Concebida como una suerte de homenaje a su padre fallecido, también como una liberación de traviesos duendes de su subconsciente, Sanzol nos sitúa desde el comienzo de su obra en un territorio confuso, que parece real pero que por momentos va adentrándose en los pasajes de lo onírico y multiplicándose como si de un equívoco juego de espejos o muñecas rusas se tratara. Los caracteres, todos ellos, están acometidos por una realidad que súbitamente cambia al entrar en contacto con los mundos tangenciales que los rodean. La calma mágica, título capcioso y sugerente para el espectador, y desde un entorno escénico desnudo a excepción de dos pasillos y un vano oscuro por el que entran y salen todos los personajes, muestra a cinco individuos que van escalando cotas de paroxismo, inseguridad y hasta crueldad a medida que la obra avanza, algo que el director consigue con matemática precisión y ritmo implacable.

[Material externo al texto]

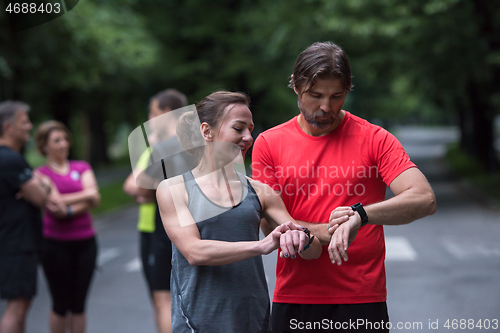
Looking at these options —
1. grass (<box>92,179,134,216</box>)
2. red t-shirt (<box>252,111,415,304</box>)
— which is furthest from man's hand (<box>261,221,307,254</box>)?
grass (<box>92,179,134,216</box>)

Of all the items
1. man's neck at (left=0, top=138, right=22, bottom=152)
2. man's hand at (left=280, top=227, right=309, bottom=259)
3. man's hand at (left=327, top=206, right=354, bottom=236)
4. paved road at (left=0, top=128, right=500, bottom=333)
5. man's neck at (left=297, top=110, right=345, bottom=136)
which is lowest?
paved road at (left=0, top=128, right=500, bottom=333)

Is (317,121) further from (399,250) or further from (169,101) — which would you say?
(399,250)

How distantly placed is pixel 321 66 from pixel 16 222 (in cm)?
295

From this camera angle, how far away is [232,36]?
25.8m

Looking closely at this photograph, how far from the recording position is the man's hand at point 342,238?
217 cm

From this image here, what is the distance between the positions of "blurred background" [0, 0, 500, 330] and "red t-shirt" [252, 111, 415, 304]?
2501 millimetres

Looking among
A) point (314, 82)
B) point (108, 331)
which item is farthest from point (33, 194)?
point (314, 82)

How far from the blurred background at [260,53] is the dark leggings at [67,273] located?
1.73 m

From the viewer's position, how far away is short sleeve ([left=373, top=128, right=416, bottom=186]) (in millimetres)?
2422

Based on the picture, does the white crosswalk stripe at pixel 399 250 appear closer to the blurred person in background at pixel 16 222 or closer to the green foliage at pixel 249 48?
the green foliage at pixel 249 48

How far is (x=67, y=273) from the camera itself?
15.6 feet

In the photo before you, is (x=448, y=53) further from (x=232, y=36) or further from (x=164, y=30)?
(x=164, y=30)

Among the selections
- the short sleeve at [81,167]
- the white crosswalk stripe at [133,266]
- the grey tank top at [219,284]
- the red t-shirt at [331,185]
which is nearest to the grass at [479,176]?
the white crosswalk stripe at [133,266]

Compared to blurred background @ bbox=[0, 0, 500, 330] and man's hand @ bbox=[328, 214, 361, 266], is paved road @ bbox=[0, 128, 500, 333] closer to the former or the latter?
blurred background @ bbox=[0, 0, 500, 330]
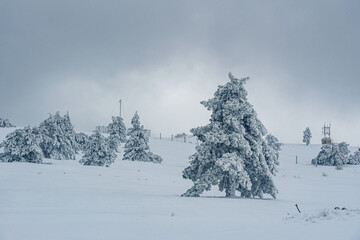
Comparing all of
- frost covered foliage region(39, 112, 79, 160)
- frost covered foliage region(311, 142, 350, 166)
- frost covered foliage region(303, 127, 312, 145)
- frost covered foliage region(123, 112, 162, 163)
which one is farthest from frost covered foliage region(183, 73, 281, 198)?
frost covered foliage region(303, 127, 312, 145)

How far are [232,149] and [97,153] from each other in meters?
20.9

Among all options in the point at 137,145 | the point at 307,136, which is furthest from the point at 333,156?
the point at 307,136

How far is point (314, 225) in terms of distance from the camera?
9.95 m

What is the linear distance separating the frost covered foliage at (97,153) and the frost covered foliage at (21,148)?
7.04 m

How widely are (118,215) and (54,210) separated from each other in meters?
2.40

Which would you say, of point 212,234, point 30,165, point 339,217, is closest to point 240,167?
point 339,217

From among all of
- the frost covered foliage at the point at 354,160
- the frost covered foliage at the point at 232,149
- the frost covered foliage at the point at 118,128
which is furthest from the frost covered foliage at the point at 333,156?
the frost covered foliage at the point at 232,149

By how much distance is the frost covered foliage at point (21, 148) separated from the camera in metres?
29.5

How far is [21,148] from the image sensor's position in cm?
2989

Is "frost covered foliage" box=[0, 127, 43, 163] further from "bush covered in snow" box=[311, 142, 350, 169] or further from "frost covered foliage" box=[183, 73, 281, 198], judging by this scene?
"bush covered in snow" box=[311, 142, 350, 169]

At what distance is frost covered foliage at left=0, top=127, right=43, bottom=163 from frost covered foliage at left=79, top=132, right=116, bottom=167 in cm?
704

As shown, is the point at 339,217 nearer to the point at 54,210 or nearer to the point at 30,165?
the point at 54,210

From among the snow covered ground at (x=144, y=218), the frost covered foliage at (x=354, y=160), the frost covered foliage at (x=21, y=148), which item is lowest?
the frost covered foliage at (x=354, y=160)

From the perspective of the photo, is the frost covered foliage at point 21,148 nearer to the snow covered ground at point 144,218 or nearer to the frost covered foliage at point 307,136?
the snow covered ground at point 144,218
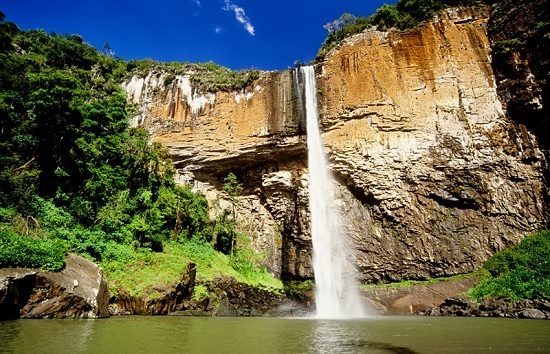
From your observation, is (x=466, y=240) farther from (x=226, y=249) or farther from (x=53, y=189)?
(x=53, y=189)

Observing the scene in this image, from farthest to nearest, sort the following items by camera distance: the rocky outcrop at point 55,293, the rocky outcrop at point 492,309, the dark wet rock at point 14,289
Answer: the rocky outcrop at point 492,309 < the rocky outcrop at point 55,293 < the dark wet rock at point 14,289

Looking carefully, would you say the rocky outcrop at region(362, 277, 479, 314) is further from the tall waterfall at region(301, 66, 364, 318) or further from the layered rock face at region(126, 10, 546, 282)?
the tall waterfall at region(301, 66, 364, 318)

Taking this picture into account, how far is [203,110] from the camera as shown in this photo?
25.1 meters

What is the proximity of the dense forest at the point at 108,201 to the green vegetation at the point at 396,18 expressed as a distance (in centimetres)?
7

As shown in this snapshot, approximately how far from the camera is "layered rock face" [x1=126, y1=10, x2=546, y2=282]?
18703 mm

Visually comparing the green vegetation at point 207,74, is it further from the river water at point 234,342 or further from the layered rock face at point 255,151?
the river water at point 234,342

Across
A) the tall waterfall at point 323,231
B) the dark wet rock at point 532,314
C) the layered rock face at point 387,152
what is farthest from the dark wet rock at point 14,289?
the layered rock face at point 387,152

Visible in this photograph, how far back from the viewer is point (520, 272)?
611 inches

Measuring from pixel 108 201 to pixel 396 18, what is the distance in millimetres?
19687

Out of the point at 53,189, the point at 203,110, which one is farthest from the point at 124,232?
the point at 203,110

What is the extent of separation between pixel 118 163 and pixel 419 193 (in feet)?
53.9

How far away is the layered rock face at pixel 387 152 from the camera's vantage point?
736 inches

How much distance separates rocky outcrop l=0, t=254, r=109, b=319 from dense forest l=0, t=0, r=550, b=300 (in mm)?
486

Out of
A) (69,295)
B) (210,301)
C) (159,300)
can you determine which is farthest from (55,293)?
(210,301)
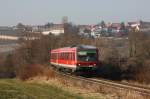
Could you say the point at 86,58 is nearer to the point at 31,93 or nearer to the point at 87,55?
the point at 87,55

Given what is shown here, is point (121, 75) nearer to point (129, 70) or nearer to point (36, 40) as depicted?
point (129, 70)

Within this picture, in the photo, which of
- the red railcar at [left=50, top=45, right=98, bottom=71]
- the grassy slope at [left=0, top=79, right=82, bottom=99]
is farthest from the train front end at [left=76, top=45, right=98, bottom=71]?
the grassy slope at [left=0, top=79, right=82, bottom=99]

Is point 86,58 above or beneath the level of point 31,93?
above

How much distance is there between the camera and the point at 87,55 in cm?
3562

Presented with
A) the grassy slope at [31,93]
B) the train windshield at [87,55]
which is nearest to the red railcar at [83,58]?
the train windshield at [87,55]

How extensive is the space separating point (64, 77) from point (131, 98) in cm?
1412

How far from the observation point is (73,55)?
36156mm

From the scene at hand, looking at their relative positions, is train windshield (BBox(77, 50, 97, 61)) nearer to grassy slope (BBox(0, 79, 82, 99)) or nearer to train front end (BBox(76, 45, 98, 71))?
train front end (BBox(76, 45, 98, 71))

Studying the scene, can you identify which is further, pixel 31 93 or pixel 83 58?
pixel 83 58

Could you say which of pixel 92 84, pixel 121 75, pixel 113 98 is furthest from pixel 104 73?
pixel 113 98

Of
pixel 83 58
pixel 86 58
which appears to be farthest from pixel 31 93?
pixel 86 58

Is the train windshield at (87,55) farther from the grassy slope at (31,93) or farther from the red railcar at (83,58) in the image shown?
the grassy slope at (31,93)

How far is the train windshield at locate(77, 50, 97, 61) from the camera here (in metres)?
35.5

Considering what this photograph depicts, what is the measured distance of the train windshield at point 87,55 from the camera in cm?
3547
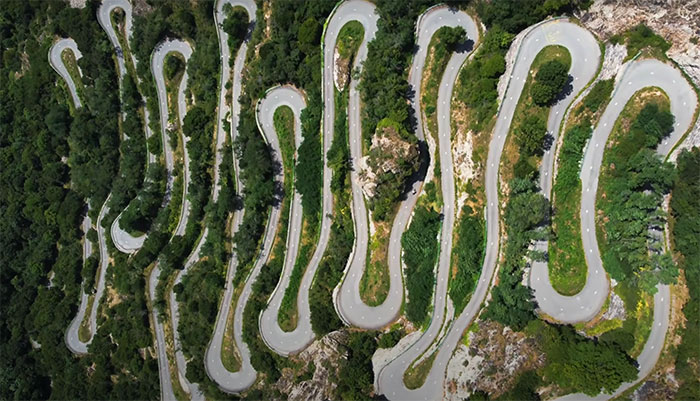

A partir de un hecho cotidiano y ridículo una grabación de móvil que se convierte en la excusa esencial de todo lo que en escena acontece van surgiendo los temas que verdaderamente sustentan la obra, que no son sino la constante contradicción del ser humano en sus anhelos y elecciones y una melancólica percepción de que  «el mundo no está bien hecho» ni puede estarlo, lo mismo en la realidad que en la ficción.
Los actores están excelentes, todos sin excepción: Iñaki Rikarte como hipocondríaco Oliver; Martxelo Rubio como Martín, depredador machote que acaba por encontrar la horma de su zapato; Sandra Ferrús es una Olivia libre y entrañable; Mireia Gabilondo como Olga, empresaria que saca a relucir sus peores instintos desde la máxima dulzura; y Aitziber Garmendia en un fugaz papel de abogada, no por fugaz sin enjundia. Tal vez debe citarse también al magnífico elefante rosa que acaba de poner la guinda al caótico pastel trazado por Sanzol. La apelación final a la intervención paterna desde el más allá no nos convence demasiado por extemporánea, pero se disculpa por ser el objetivo con que La calma mágica nació.